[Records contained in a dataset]

=======

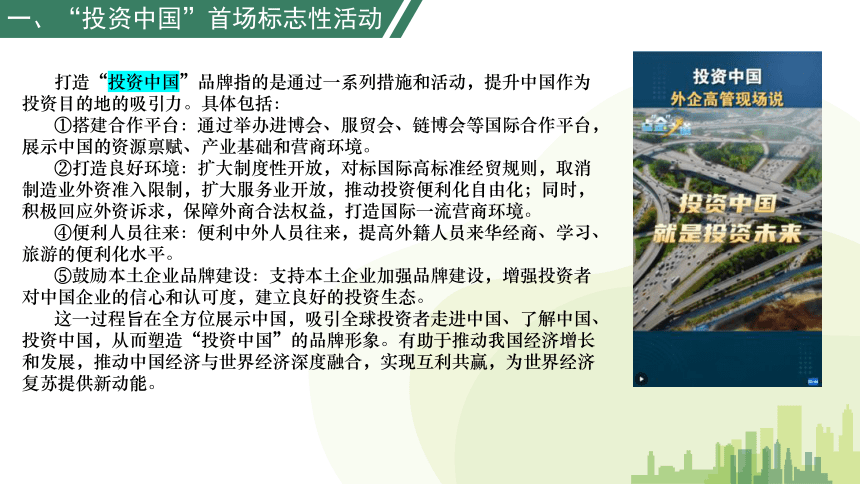 一、“投资中国”首场标志性活动

打造“投资中国”品牌指的是通过一系列措施和活动，提升中国作为投资目的地的吸引力。具体包括：

①搭建合作平台：通过举办进博会、服贸会、链博会等国际合作平台，展示中国的资源禀赋、产业基础和营商环境。

②打造良好环境：扩大制度性开放，对标国际高标准经贸规则，取消制造业外资准入限制，扩大服务业开放，推动投资便利化自由化；同时，积极回应外资诉求，保障外商合法权益，打造国际一流营商环境。

④便利人员往来：便利中外人员往来，提高外籍人员来华经商、学习、旅游的便利化水平。

⑤鼓励本土企业品牌建设：支持本土企业加强品牌建设，增强投资者对中国企业的信心和认可度，建立良好的投资生态。

这一过程旨在全方位展示中国，吸引全球投资者走进中国、了解中国、投资中国，从而塑造“投资中国”的品牌形象。有助于推动我国经济增长和发展，推动中国经济与世界经济深度融合，实现互利共赢，为世界经济复苏提供新动能。

投资中国
外企高管现场说

投资中国
就是投资未来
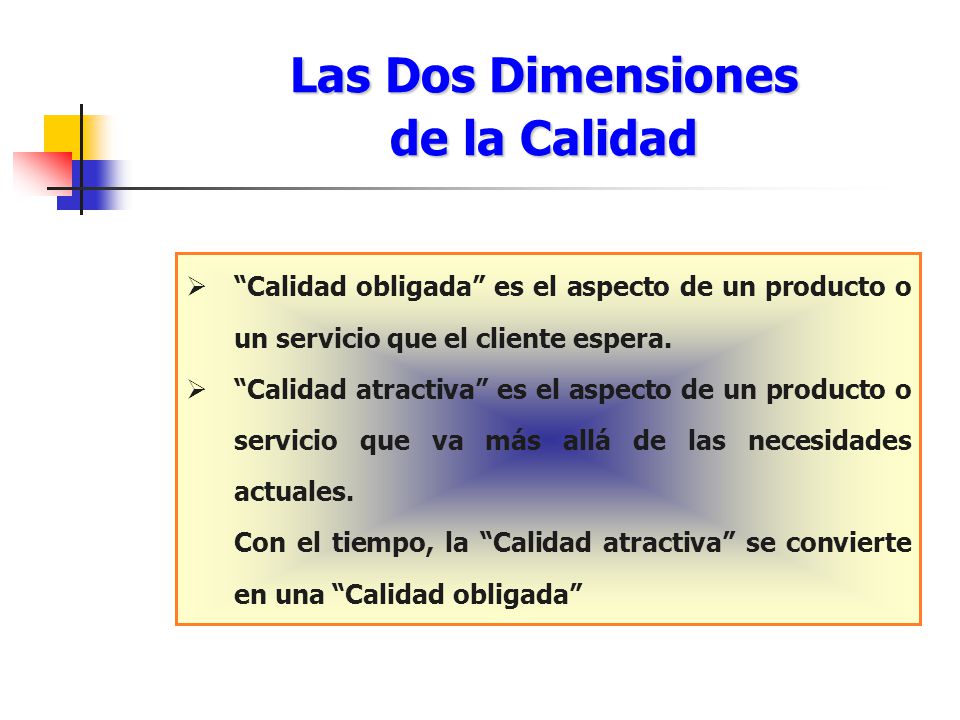 Las Dos Dimensiones de la Calidad

➢ “Calidad obligada” es el aspecto de un producto o un servicio que el cliente espera.

➢ “Calidad atractiva” es el aspecto de un producto o servicio que va más allá de las necesidades actuales.

Con el tiempo, la “Calidad atractiva” se convierte en una “Calidad obligada”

=======

> _THE TASK_: Check every line of the records, and copy the ones that hold the word "obligada".

> _TASK OUTPUT_:
➢ “Calidad obligada” es el aspecto de un producto o un servicio que el cliente espera.
Con el tiempo, la “Calidad atractiva” se convierte en una “Calidad obligada”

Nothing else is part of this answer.